Text block:
Some schools in the UK were shut down recently as the country ran its largest ever pandemic simulation.
Called Exercise Pegasus, the secret drill included participation at national, devolved and local levels from ministers, officials, responder organizations and the third sector.
It was focused on a fictional enterovirus originating from pigs that primarily kills children.
Officials say the exercise is all about “preparedness” but not surprisingly it has raised a number of concerns among people
Should we be worried?
The Telegraph reported: Schools across the UK were locked down this autumn as part of a state drill to tackle the threat of a new deadly virus.
Exercise Pegasus, which concluded last month and involved all major government departments, was the biggest pandemic simulation exercise the country has ever held.
Those participating in the drill were told a novel enterovirus had broken out on a fictional Island in southeast Asia before spreading across the world.
Unlike Covid-19, which disproportionately affected older age groups, the new virus was most lethal in the young. The virus, “EV-D68”, was said to cause respiratory failure, brain swelling and – in rare cases – paralysis in infants, children and teenagers.
The spread of the imagined virus resulted in travel restrictions, school and business closures and mask wearing in the UK and around the world.
Ministers involved in the drill also had to “wargame” dealing with fictional street protests over social distancing, the Telegraph understands.
News of the drill comes a week after the second module of the Covid Inquiry found the UK did “too little, too late” to contain and mitigate Covid-19 in the early part of 2020 and prevent a series of ruinous national lockdowns.
Closing schools “brought ordinary childhood to a halt” and the decision to shut them had a “profound consequence” on children, it said.
‘A realistic pandemic scenario’
Exercise Pegasus was designated a “Tier 1” national emergency exercise, meaning it involved ministerial participation, all devolved nations and activation of COBRA, the Cabinet Office Briefing Rooms.
It ran in three parts in September, October and November this year and imagined a novel version of EV-D68 had triggered a pandemic.
It’s key purpose was “to simulate a realistic pandemic scenario, and is the first of its kind in nearly a decade,” according to a NHS briefing document.
The real EV-D68 is a respiratory virus first isolated in California in 1962, which has gained global traction. As well as respiratory disease and meningitis, it can cause a polio-like paralysis in children known as acute flaccid paralysis.

Raw data:
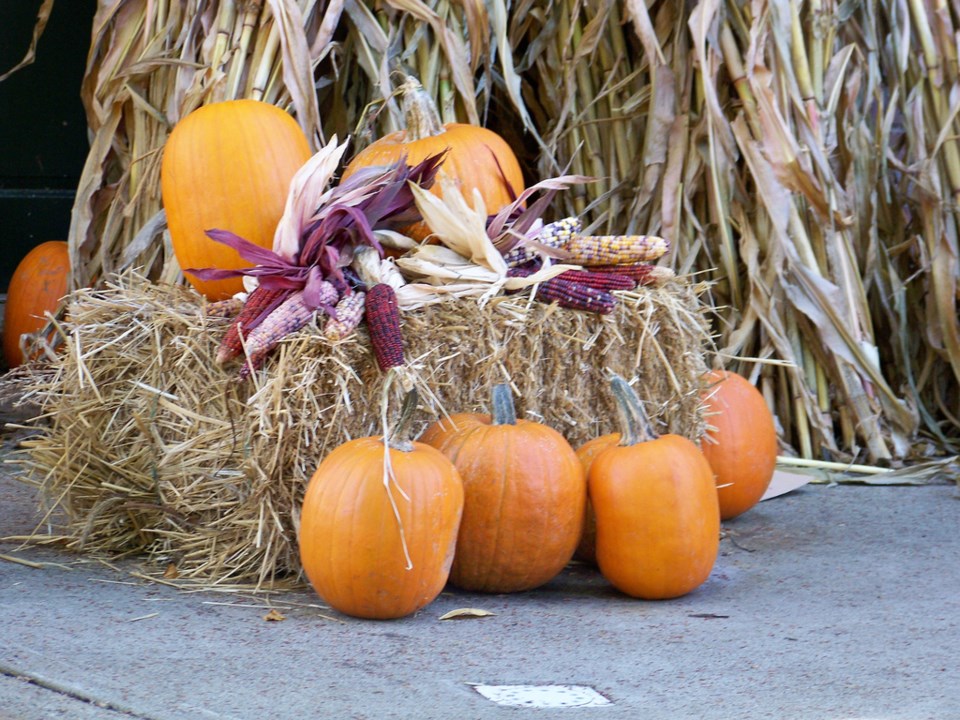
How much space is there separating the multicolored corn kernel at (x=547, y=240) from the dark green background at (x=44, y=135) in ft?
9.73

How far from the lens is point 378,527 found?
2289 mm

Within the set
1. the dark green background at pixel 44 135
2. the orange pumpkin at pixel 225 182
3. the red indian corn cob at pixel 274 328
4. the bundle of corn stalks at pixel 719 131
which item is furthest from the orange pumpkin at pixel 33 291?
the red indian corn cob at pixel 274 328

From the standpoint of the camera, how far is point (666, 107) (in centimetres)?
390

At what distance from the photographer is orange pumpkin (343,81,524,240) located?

Exercise: Can you reproduce word for word the part of the Exercise Pegasus article that opens with the words containing "News of the" and closes with "triggered a pandemic."? The items come from a different source than the Exercise Pegasus article.

Solution to this exercise:
News of the drill comes a week after the second module of the Covid Inquiry found the UK did “too little, too late” to contain and mitigate Covid-19 in the early part of 2020 and prevent a series of ruinous national lockdowns.
Closing schools “brought ordinary childhood to a halt” and the decision to shut them had a “profound consequence” on children, it said.
‘A realistic pandemic scenario’
Exercise Pegasus was designated a “Tier 1” national emergency exercise, meaning it involved ministerial participation, all devolved nations and activation of COBRA, the Cabinet Office Briefing Rooms.
It ran in three parts in September, October and November this year and imagined a novel version of EV-D68 had triggered a pandemic.